:: Required work ::
List every line in this data where the string "سيارتك" occurs.

:: Records shown ::
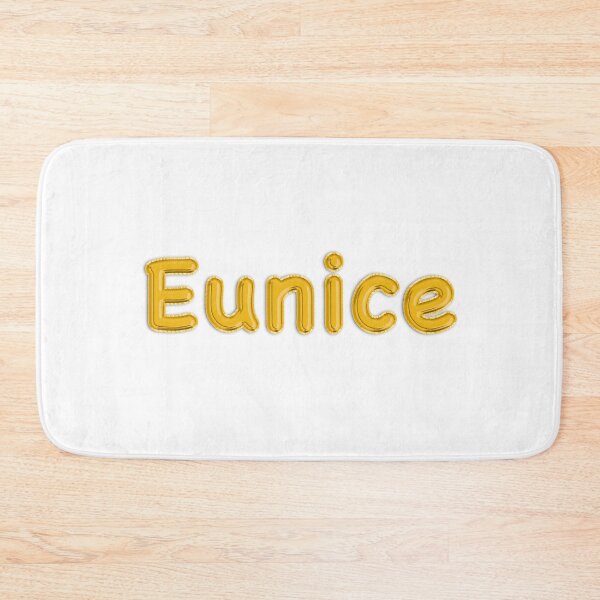 Item preview, Golden Balloon Eunice Name Label designed and sold by NormadWorld.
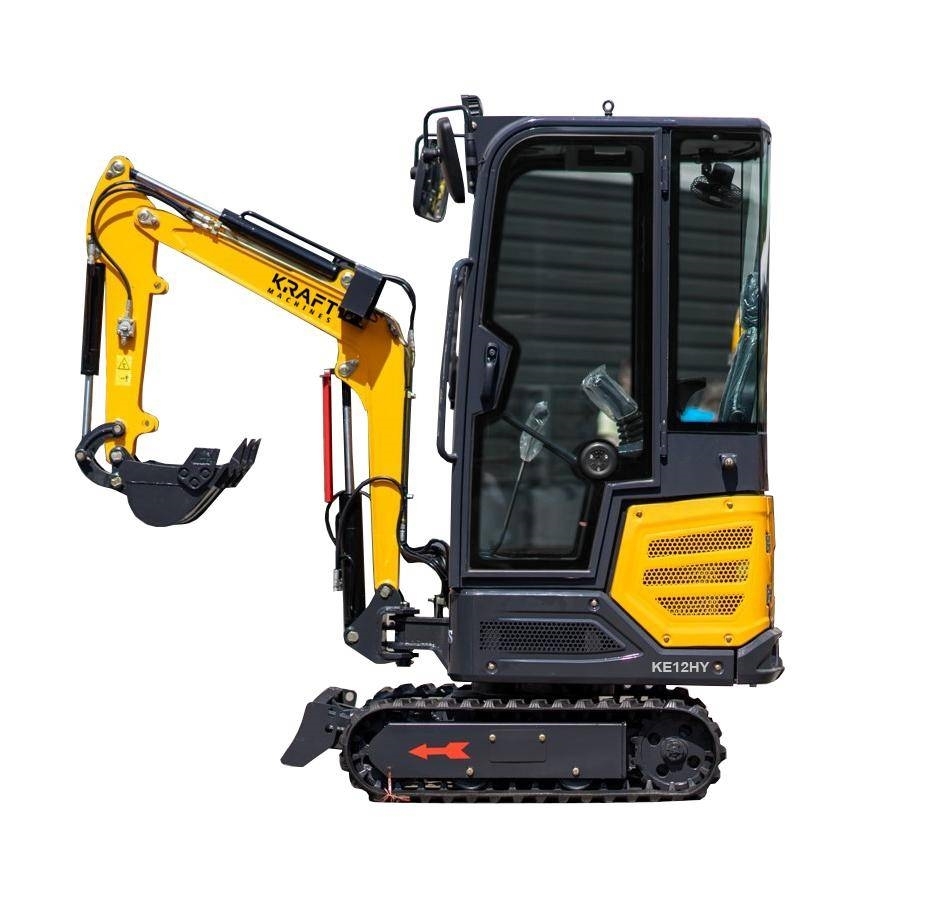 Kraft KE12HY Mini excavators < 7t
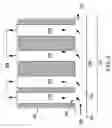 Fig. 09 - Generator coil cooling baffles
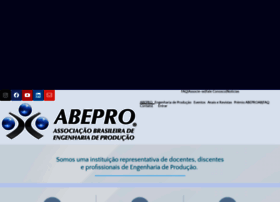 Abepro.org.br thumbnail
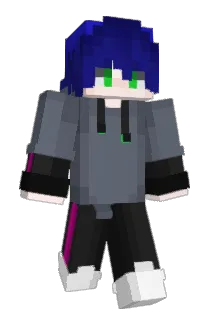 neonzuff Minecraft avatar full body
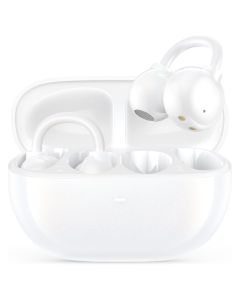 BWOO BW39 Open Ear TWS Wireless Bluetooth Stereo Earbuds Ασύρματα Ακουστικά - White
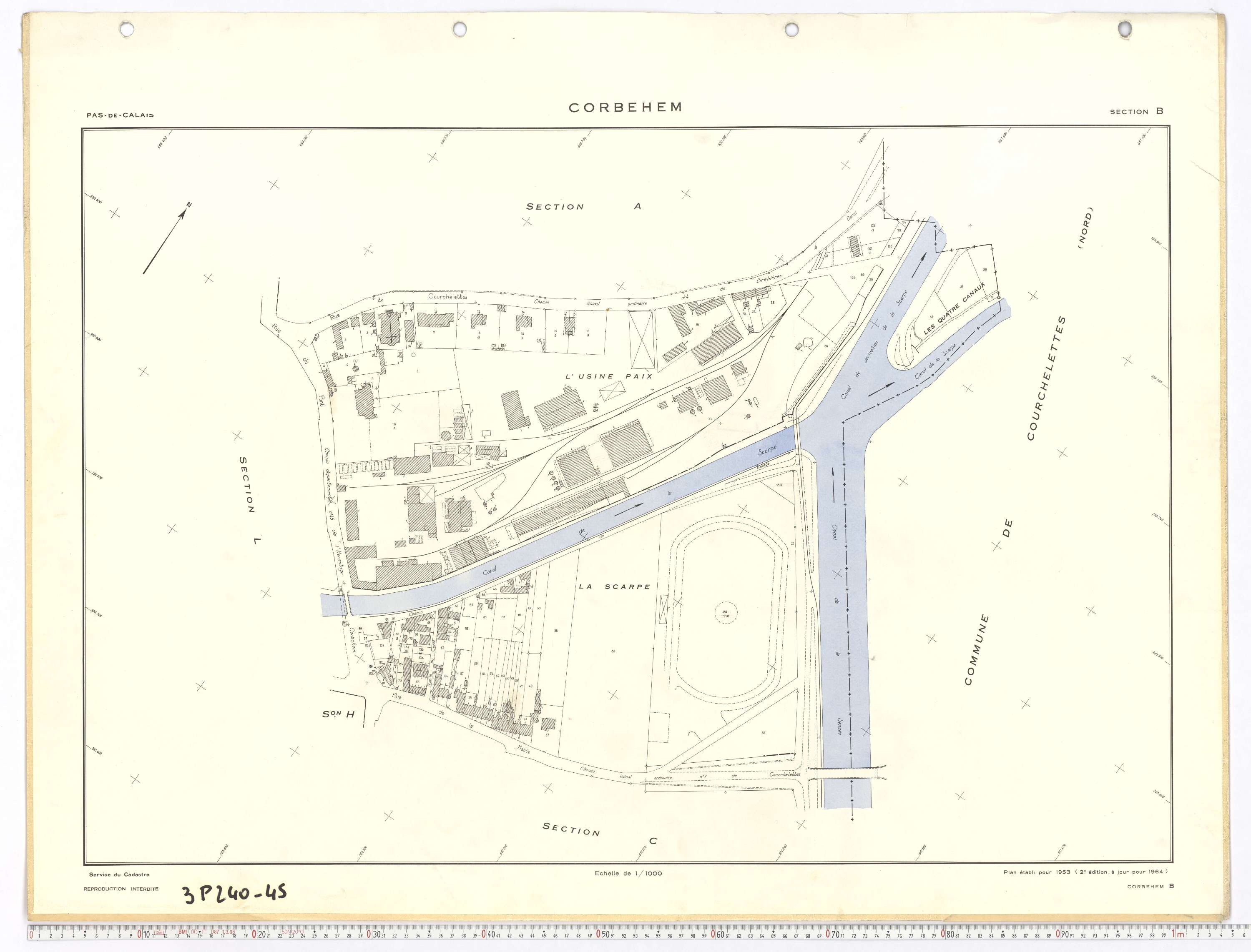 Corbehem - Section B.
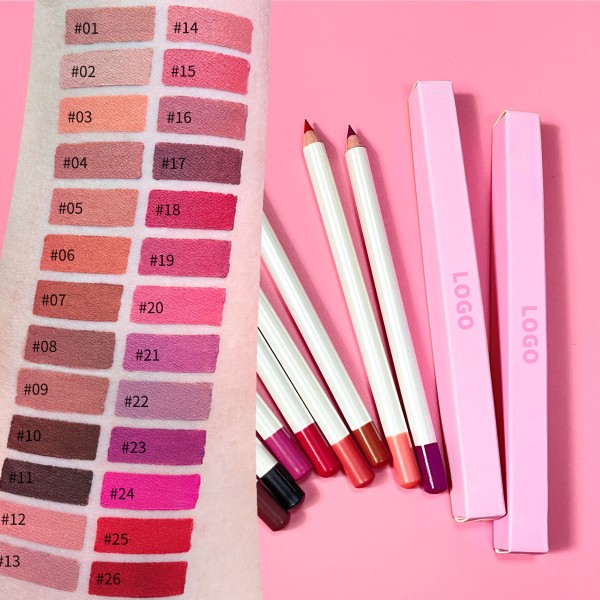 Lipliner Pencil Factory - Private Label Vegan Creamy Cruelty Free Lipliner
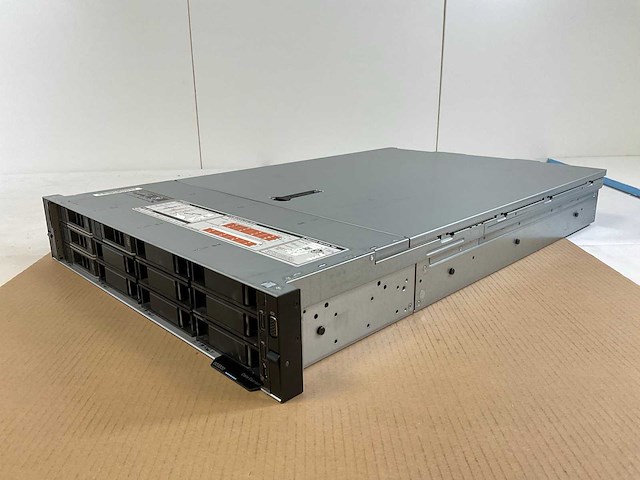 Dell dd3300, xeon(r) silver 4110, 2x 16 gb ram, 4x 4tb sas(mg04sca40eny) rack mount chassis - afbeelding 5 van  9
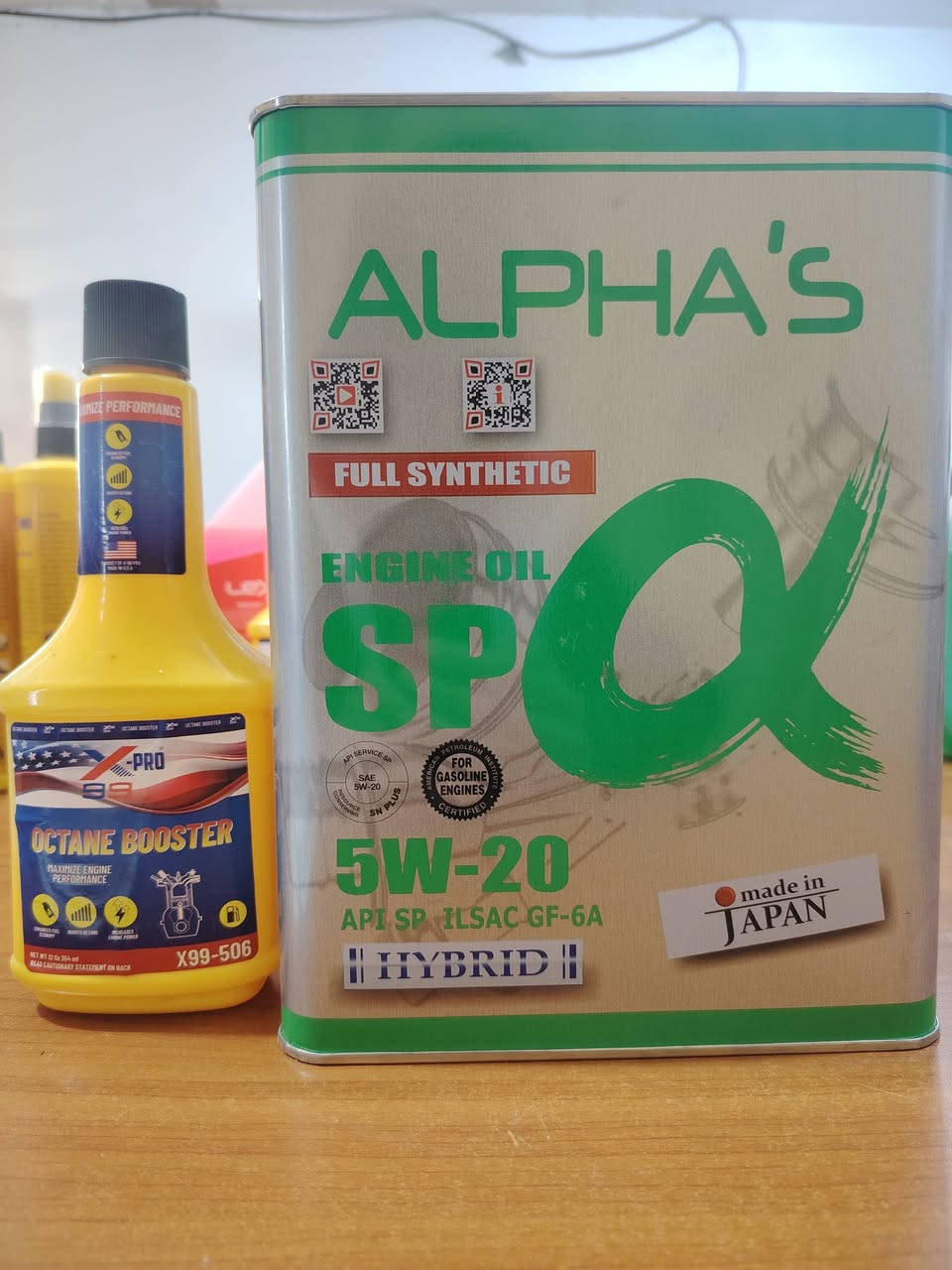 اللهم صل على محمد وآل محمد..
وصول وجبه جديده من الزيوت اليابانيه والكوريه والالمانيه الاصليه  بأحدث المواصفات وذات منشأة وتعبئه زيوت ذات مصادر موثوقه وضمان وأمان لمحرك سيارتك ضمان مسير 5000KM فأكثر حسب المعايير والصيانه الدوريه للمحرك.. 💯💯
عليك التجربه وعلينا الضمان 💯💯💯
مع كافه الخدمات المجانيه 💯✌️
العنوان
 الدجيل /خلف البانزيخانه الحكوميه/مقابيل غسل السيارات علي ليث
للاستفسار اكثر...
***********  حسن
زورونا تجدون كل ما هوه جديد وامن لمحرك سيارتك💯 فأهلا وسهلا بكم ♥️
Hassan Ali
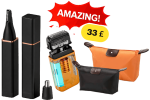 Best seller Bundle=Trimmer+Shaver+Bag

:: Written solution ::
وصول وجبه جديده من الزيوت اليابانيه والكوريه والالمانيه الاصليه  بأحدث المواصفات وذات منشأة وتعبئه زيوت ذات مصادر موثوقه وضمان وأمان لمحرك سيارتك ضمان مسير 5000KM فأكثر حسب المعايير والصيانه الدوريه للمحرك.. 💯💯
زورونا تجدون كل ما هوه جديد وامن لمحرك سيارتك💯 فأهلا وسهلا بكم ♥️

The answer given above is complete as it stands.